Saved entries

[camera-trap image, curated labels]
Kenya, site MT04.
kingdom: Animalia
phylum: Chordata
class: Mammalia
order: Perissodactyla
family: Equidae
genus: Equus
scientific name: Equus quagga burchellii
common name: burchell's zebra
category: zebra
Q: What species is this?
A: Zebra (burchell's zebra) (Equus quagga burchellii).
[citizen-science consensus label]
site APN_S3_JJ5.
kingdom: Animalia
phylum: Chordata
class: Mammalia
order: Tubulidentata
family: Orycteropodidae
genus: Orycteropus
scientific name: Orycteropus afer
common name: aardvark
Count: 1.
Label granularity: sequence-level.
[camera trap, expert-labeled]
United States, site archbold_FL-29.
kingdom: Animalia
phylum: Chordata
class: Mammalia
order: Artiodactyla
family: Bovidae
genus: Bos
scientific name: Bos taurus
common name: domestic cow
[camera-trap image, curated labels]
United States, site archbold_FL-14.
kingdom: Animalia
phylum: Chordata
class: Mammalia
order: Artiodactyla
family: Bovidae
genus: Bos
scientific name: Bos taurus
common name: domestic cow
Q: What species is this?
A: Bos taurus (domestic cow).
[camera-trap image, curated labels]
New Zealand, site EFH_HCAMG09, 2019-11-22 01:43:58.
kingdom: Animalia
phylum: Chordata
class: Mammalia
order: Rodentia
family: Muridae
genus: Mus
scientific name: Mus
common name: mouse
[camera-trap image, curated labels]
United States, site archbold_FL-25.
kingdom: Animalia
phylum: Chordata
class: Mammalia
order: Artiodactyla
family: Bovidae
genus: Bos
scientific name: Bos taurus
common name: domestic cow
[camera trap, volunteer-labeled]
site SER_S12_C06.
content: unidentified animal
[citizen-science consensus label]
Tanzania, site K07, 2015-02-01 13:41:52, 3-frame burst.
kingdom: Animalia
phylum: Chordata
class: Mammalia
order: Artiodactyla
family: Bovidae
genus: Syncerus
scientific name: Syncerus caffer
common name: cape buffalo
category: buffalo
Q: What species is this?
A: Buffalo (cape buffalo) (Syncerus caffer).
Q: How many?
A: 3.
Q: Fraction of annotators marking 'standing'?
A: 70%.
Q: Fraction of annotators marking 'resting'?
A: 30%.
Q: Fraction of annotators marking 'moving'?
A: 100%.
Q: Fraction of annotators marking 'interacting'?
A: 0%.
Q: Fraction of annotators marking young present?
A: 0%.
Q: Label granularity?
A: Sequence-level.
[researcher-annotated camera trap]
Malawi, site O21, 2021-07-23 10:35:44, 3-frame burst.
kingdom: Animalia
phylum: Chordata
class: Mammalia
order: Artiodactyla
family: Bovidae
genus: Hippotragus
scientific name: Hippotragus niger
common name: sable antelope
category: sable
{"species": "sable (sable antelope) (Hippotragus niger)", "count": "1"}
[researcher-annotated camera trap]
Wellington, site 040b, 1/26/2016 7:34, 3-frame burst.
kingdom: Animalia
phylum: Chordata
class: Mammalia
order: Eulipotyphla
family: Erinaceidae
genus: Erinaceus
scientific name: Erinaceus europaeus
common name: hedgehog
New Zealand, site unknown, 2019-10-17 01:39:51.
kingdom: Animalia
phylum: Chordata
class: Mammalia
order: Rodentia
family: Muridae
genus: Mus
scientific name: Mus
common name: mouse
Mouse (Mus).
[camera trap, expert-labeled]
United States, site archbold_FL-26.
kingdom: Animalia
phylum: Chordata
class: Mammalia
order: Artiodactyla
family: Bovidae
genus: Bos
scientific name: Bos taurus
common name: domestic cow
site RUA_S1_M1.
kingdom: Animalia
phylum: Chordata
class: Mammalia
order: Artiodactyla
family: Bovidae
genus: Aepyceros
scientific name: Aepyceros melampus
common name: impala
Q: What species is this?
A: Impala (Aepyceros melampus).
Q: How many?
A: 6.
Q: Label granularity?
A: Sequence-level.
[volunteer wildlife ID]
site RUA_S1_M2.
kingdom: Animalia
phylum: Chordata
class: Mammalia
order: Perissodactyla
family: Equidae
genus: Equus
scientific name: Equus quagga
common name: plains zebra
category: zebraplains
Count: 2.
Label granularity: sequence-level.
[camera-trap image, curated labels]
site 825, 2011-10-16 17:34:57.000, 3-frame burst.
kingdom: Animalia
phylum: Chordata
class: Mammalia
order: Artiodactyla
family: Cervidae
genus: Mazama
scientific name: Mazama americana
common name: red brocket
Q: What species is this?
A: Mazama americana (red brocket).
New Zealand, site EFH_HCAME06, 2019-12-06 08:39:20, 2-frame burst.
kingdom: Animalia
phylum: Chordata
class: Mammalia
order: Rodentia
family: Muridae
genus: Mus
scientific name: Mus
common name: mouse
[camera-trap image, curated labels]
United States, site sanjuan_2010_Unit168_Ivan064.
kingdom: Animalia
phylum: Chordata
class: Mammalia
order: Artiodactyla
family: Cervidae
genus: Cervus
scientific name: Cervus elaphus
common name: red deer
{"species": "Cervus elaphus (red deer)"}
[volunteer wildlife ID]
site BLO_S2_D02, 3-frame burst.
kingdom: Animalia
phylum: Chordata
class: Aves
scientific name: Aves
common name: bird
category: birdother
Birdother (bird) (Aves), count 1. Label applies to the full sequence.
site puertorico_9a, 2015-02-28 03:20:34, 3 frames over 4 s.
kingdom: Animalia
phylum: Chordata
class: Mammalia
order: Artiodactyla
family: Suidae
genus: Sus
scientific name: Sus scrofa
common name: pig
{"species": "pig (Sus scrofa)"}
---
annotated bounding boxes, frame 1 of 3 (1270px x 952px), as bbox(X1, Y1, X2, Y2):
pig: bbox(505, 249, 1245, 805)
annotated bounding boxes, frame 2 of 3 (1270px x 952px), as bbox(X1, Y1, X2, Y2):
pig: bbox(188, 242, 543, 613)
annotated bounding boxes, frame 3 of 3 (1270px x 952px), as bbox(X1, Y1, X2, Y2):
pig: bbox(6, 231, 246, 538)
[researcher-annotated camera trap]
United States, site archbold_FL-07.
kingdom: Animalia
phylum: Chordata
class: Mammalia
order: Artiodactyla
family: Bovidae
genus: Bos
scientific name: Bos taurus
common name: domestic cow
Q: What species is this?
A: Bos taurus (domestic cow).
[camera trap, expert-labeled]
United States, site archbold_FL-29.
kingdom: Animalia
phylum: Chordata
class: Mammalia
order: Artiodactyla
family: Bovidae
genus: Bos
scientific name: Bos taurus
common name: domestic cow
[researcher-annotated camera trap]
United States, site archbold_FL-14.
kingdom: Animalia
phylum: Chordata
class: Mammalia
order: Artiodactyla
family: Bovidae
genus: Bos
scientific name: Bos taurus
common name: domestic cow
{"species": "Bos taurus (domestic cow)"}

Task goal
From the records above, repeat exactly the lines from the one with "scientific name: Cervus elaphus" through the one with "common name: bird", both included.

Finished exercise
scientific name: Cervus elaphus
common name: red deer
{"species": "Cervus elaphus (red deer)"}
[volunteer wildlife ID]
site BLO_S2_D02, 3-frame burst.
kingdom: Animalia
phylum: Chordata
class: Aves
scientific name: Aves
common name: bird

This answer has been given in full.